Dialogues

Publié le par Fred Pougeard

Comme la tombe sur les morts mon cœur est lourd,
La tombe sur les morts close avec de la pierre.
Mes yeux veulent toujours regarder en arrière.
Qu'ai-je donc égaré le long du temps qui court ?
 
— Va prier le soleil pour que mon champ prospère,
C'est ta dot qui mûrit dans nos blés.
                              — Oui mon père.
 
Depuis qu'on a fermé la porte sur ses pas,
La nappe du festin est à jamais pliée.
Je ne sais s'il m'a tout à fait oubliée,
Mais quand je le rencontre il ne me parle pas.
 
— Sommes-nous au couvent ? Cette robe sévère
Ôte-la. Mets ta robe à volants
                              — Oui ma mère.
 
J'ai mal... je ne sais pas où souffrir me conduit,
Et dans mon cœur j'entends un rossignol de flamme
Désespéré qui chante, chante à perdre l'âme.

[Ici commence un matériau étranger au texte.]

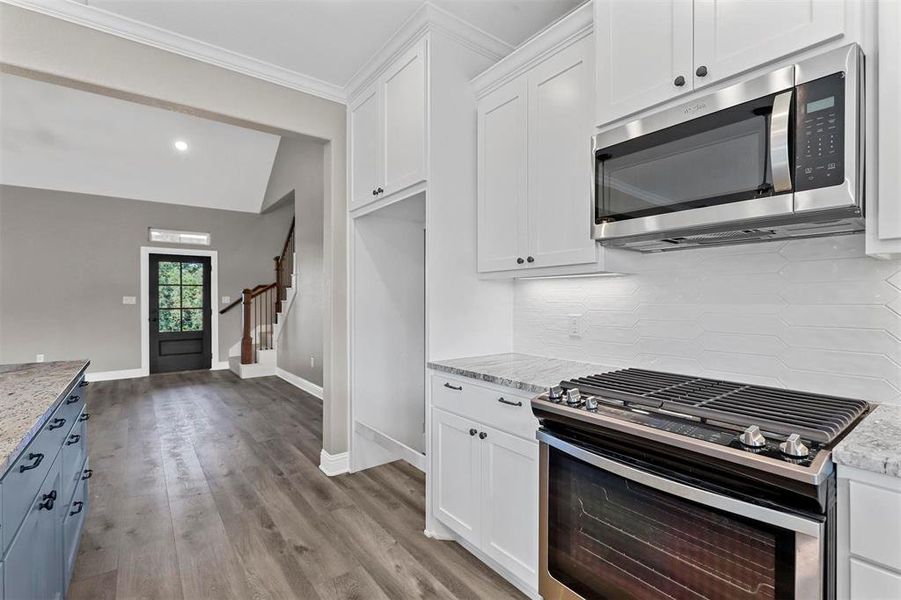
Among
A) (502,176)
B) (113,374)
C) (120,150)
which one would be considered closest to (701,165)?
(502,176)

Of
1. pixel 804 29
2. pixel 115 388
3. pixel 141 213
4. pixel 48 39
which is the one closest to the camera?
pixel 804 29

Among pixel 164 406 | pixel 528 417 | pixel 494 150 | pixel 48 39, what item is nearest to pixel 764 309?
pixel 528 417

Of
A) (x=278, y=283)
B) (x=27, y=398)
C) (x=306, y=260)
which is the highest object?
(x=306, y=260)

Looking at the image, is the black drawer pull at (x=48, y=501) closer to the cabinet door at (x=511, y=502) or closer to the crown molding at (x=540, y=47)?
the cabinet door at (x=511, y=502)

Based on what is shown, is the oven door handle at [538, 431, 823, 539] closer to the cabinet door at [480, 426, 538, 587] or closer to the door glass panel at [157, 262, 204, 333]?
the cabinet door at [480, 426, 538, 587]

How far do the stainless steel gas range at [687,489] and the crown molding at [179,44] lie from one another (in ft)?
9.01

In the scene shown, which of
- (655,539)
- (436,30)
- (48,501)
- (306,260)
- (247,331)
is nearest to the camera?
(655,539)

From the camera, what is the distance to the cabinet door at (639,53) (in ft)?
5.07

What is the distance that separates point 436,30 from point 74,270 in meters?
7.01

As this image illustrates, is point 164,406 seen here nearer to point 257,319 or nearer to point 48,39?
point 257,319

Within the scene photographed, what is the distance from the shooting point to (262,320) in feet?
25.0

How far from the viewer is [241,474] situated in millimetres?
3166

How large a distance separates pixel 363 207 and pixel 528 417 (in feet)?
6.41

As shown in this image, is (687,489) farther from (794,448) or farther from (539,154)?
(539,154)
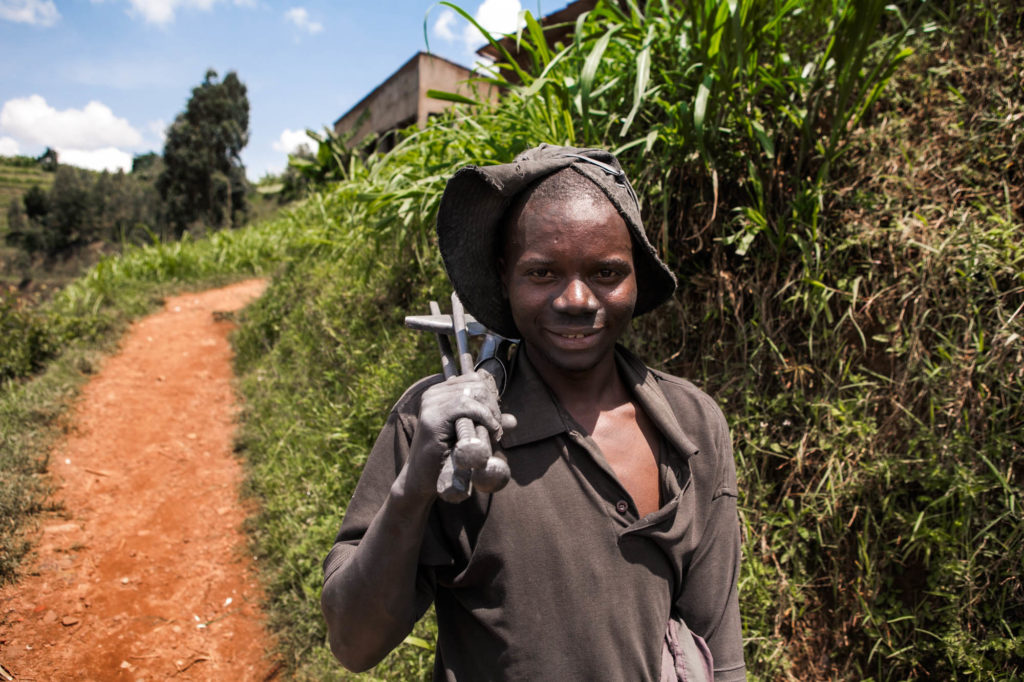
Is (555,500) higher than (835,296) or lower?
lower

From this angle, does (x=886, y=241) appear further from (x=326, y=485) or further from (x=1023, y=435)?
(x=326, y=485)

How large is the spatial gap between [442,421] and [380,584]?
0.31m

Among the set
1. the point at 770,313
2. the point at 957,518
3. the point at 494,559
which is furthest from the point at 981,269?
the point at 494,559

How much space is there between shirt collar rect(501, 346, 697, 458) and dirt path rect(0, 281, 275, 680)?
2336mm

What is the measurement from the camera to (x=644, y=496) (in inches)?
49.3

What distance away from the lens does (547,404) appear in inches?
48.3

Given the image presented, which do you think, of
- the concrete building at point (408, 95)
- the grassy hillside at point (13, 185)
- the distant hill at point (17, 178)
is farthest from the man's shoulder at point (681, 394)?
the distant hill at point (17, 178)

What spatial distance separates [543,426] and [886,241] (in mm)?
1747

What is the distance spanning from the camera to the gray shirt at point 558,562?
1.12 metres

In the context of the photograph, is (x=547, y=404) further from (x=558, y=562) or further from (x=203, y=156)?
(x=203, y=156)

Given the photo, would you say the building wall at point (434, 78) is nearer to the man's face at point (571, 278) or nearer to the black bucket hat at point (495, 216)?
the black bucket hat at point (495, 216)

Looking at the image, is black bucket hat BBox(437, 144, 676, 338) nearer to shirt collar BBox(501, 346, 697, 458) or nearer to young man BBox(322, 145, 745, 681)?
young man BBox(322, 145, 745, 681)

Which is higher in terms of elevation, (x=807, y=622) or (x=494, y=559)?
(x=494, y=559)

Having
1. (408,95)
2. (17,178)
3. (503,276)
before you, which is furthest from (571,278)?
(17,178)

Mais j'attends pour pleurer, comme j'attends la nuit !
 
— Sœur, la chanson d'amour que tu savais naguère,
Celle où passe un oiseau, chante-là...
                              — Oui mon frère.
 
Quand donc viendra la mort dont les pas font frémir 
Pour qu'enfin de l'aimer, enfin ! je me repose...
Il sera doux le jour où de la chambre close
On joindra les volets pour me laisser dormir.
 
— Sœur partons ! Serais-tu par hasard endormie ?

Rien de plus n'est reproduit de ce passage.